Still chasing my tail trying to find out where my Skt leak is...

I am wondering whether my infantile attempt at writing an async flow has something to do with it... If anyof you great oracles could check this subflow over and tell me if it could possibly be contributing to the problem, I would appreciate it immensely!!

The way this subflow/node thingy works, is as follows:
Any message sent to it, resets a timer (value as set up in the env variables) and is passed through..
Should the timer expire before a message arrives, a topic/value message will be sent instead.(Up to 8 presets can be set via the env variables)
(I am using it on sonoff switches to replace the telemetry message on timeout with a predetermined one for either nullifying a value ie voltage, or sending an alert to tell me that the unit has gone offline)

Please excuse the "less than succinct" coding, I am a bit new to this!!

I hope I don't incur the wrath of the fundi's out here, I have no clue as to how to attach a flow, so I have downloaded it and, well.... Here goes!
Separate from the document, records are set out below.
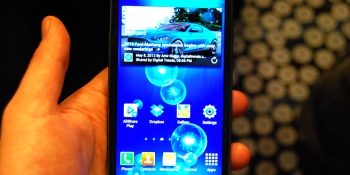 Android grudge match: Samsung Galaxy S III wins on features, HTC One X owns design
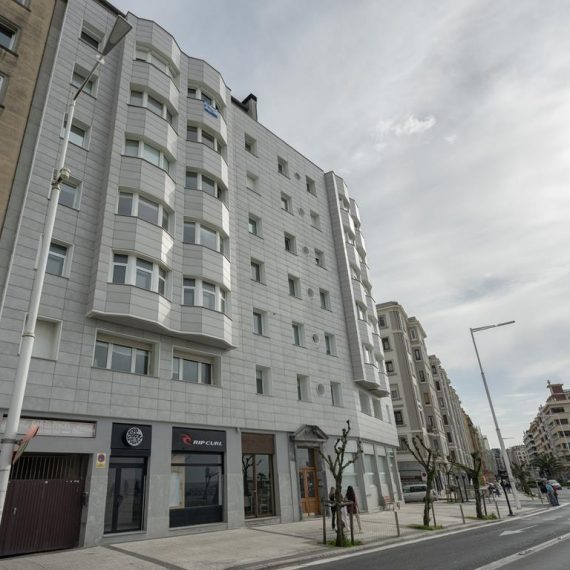 Fachada ventilada en Gros - Macla Arquitectos - Donostia-San Sebastián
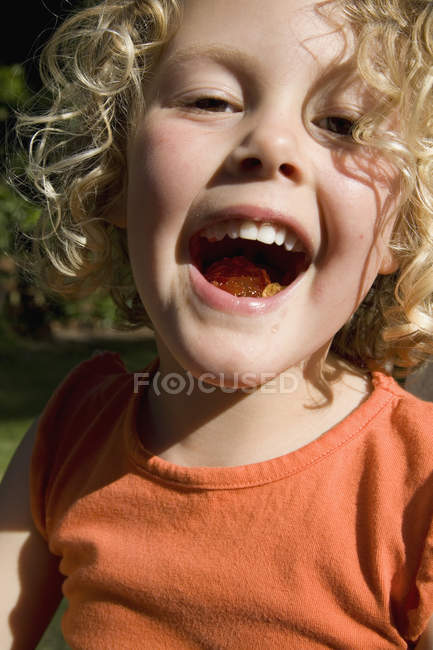 Ritratto di bambina con la bocca piena di gelatina — Foto stock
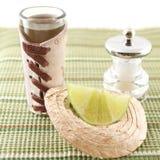 Tequilaschußsombrero und -kalk Lizenzfreie Stockfotos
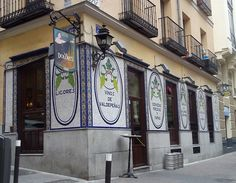 The oldest taverna in Madrid. Bar Madrid, Foto Madrid, Casa Labra, Sketches Of Spain, Visit Madrid, I Love Ny, Shop Fronts, Street Photo, Sicily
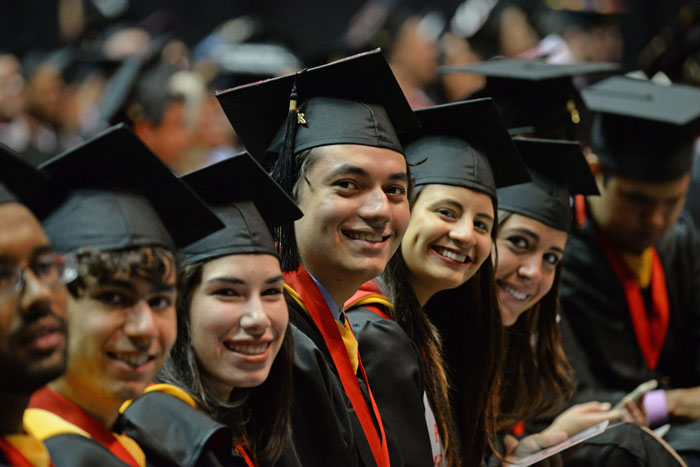 Graduación de la UPRRP 2015. (Ricardo Alcaraz/ Diálogo)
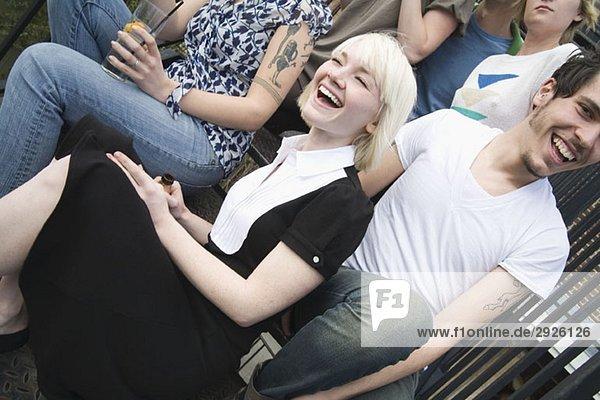 Eine Gruppe von Freunden  die zusammen auf einem Dach sitzen.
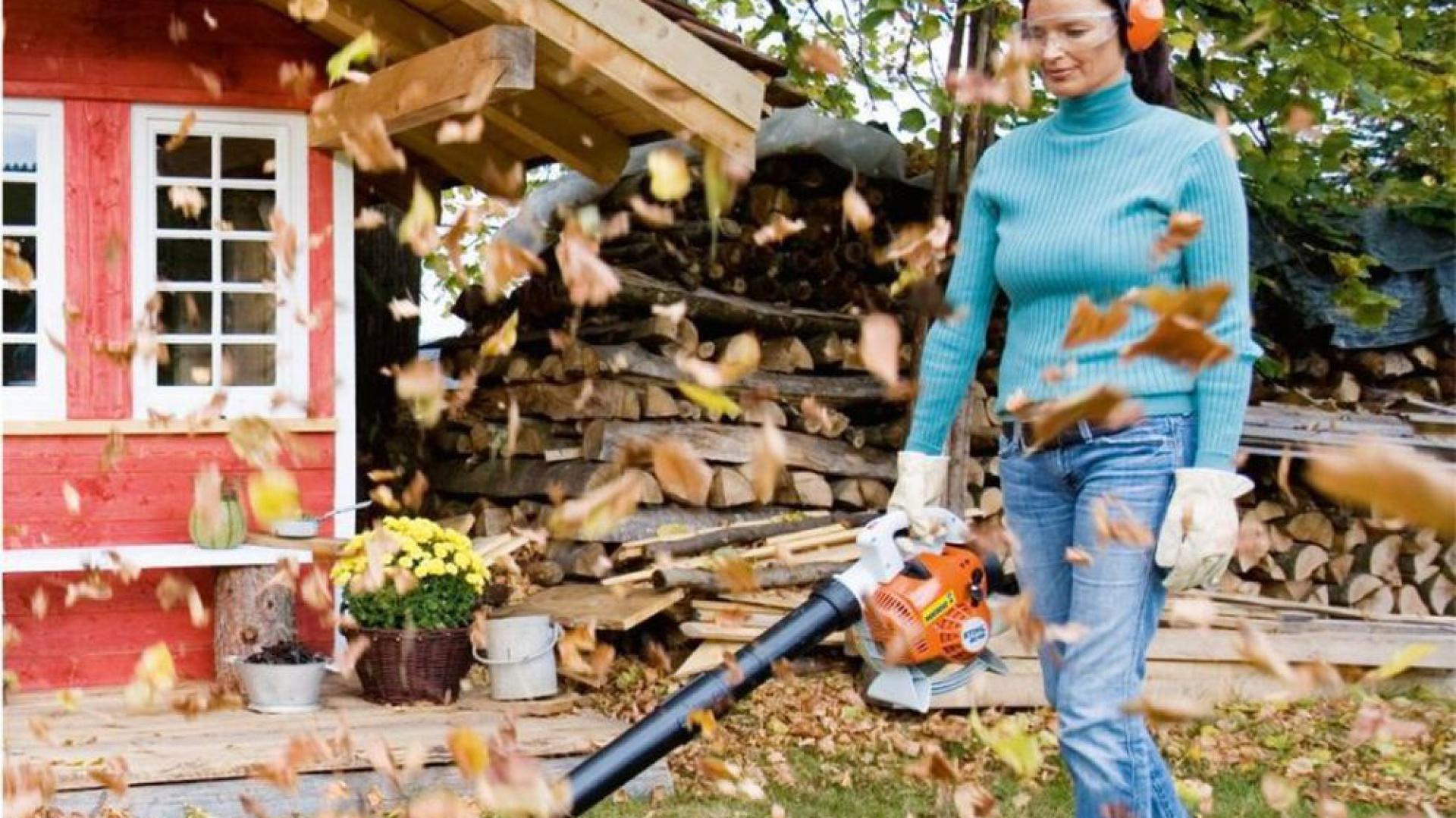 Cichy odkurzacz ogrodowy to doskonały sposób na szybkie usunięcie liści liści z trawnika i rabatek, także tych wyłożonych korą lub żwirem. Dobrze sprawdzi się także w oczyszczaniu nawierzchni z trawy, która pozostała po koszeniu. Fot. Ramirent.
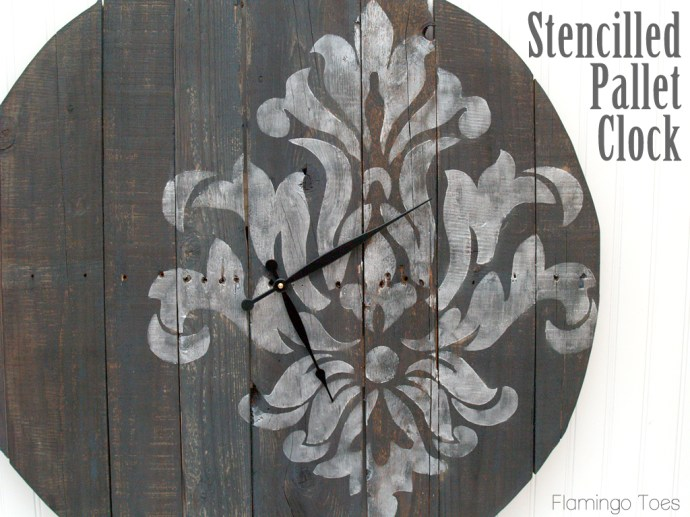 Stencilled Pallet Clock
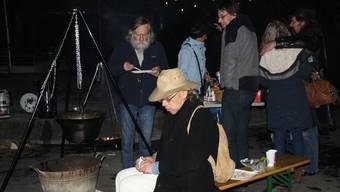 In der Weihnachtszeit vor zwei Jahren: Das christliche Sozialwerk Hope veranstaltete einen Fondueabend auf der Gasse beim Bahnhofplatz.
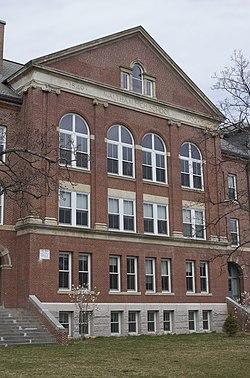 Waltham MA Waltham High School facade.jpg
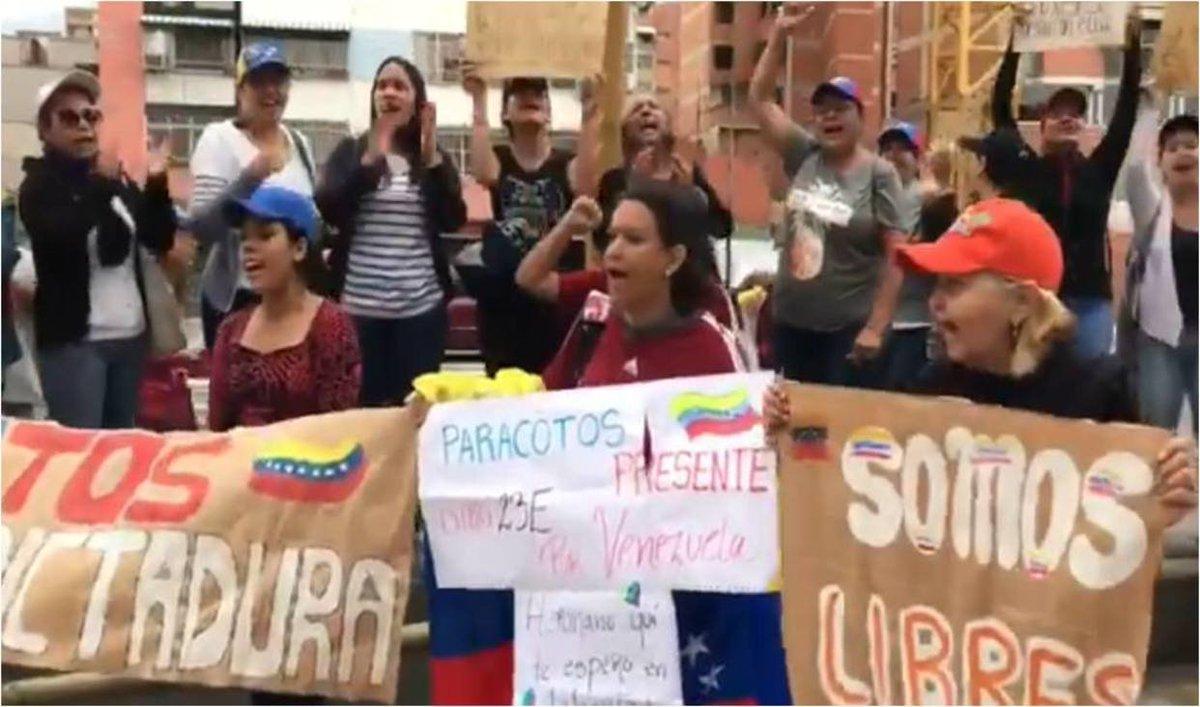 [VIDEO] Manifestantes en Torre Exa: Este gobierno va a caer https://t.co/pdYp2KSPxn  https://t.co/W5wsFyvrfG  ....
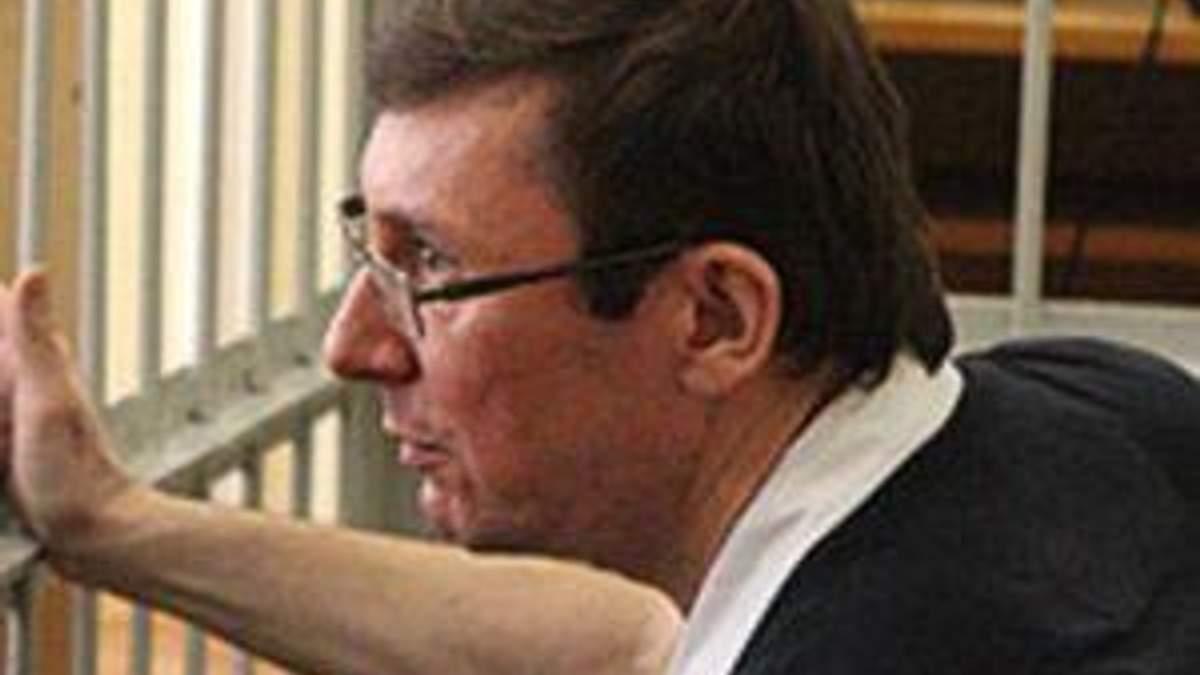 Суддя погрожує видалити Луценка із залу суду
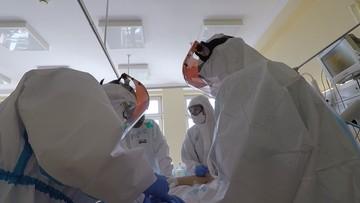Rekordowa liczba zakażeń koronawirusem. Nie żyje 25 osób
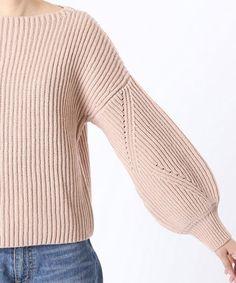 ニット Sweater Knitting Patterns, Knitting Designs, Knit Patterns, Knitwear Fashion, Knit Fashion, Summer Knitting, How To Purl Knit, Ribbed Sweater, Pullover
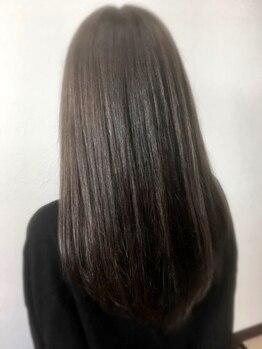 ヘアジーナ(Hair Jina)の写真/【プレミアム縮毛矯正で自然なストレートに☆】男女関係問わずカッコ良く、可愛く仕上げます♪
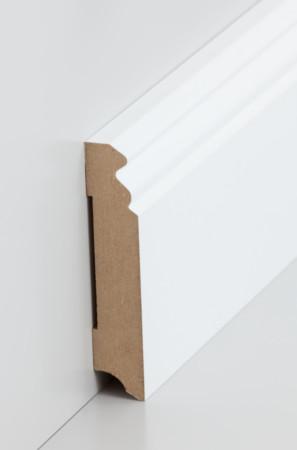 Hohe Sockelleiste mit dekorativen Rillen in weiß (719.096)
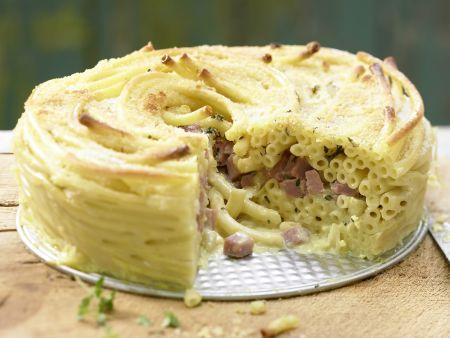 Schinken-Nudel-Torte mit Gorgonzola und Bröselkruste
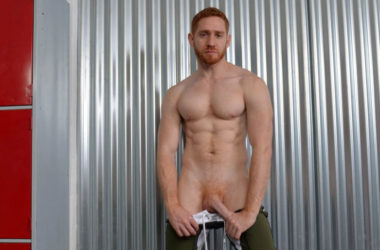 Australian muscle hunk Leander jerks off in the locker room at UK Hot Jocks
Payload Timeout.json (2.9 KB)

TIA
Ed

For the future you can paste flows directly in here. See this post for more details - How to share code or flow json

There doesn't seem to be any TCP work going on in that function. You are looking for something that does something with TCP and maybe doesn't properly clear up. Possibly whatever you are doing with the timeout after it times out, or maybe something else.

I am most certainly NOT an Oracle. I haver never used RED.util.setMessageProperty to create the msg properties so I have no idea what the benefits are. The only other possible issue is the lack of let and/or const when defining variables which may cause problems. But apart from that (and I cannot see why it would cause your problems) as Colin says, the only possible reason this function could cause an issue is if something is affected by the time out delay.

Getting ready to be embarrassed by a lack of understanding. :slightly_smiling_face:

let TimeOut = env.get("TimeOut");       //env.get for SubFlow,flow.get for Function
const TOF = context.get("TOF");         //Current Timer Object if any

if(TimeOut < 0) TimeOut = 0;            //chk neg, Zeroise if neg
TimeOut = TimeOut * 1000;               //to mS (Timeout function is ms based)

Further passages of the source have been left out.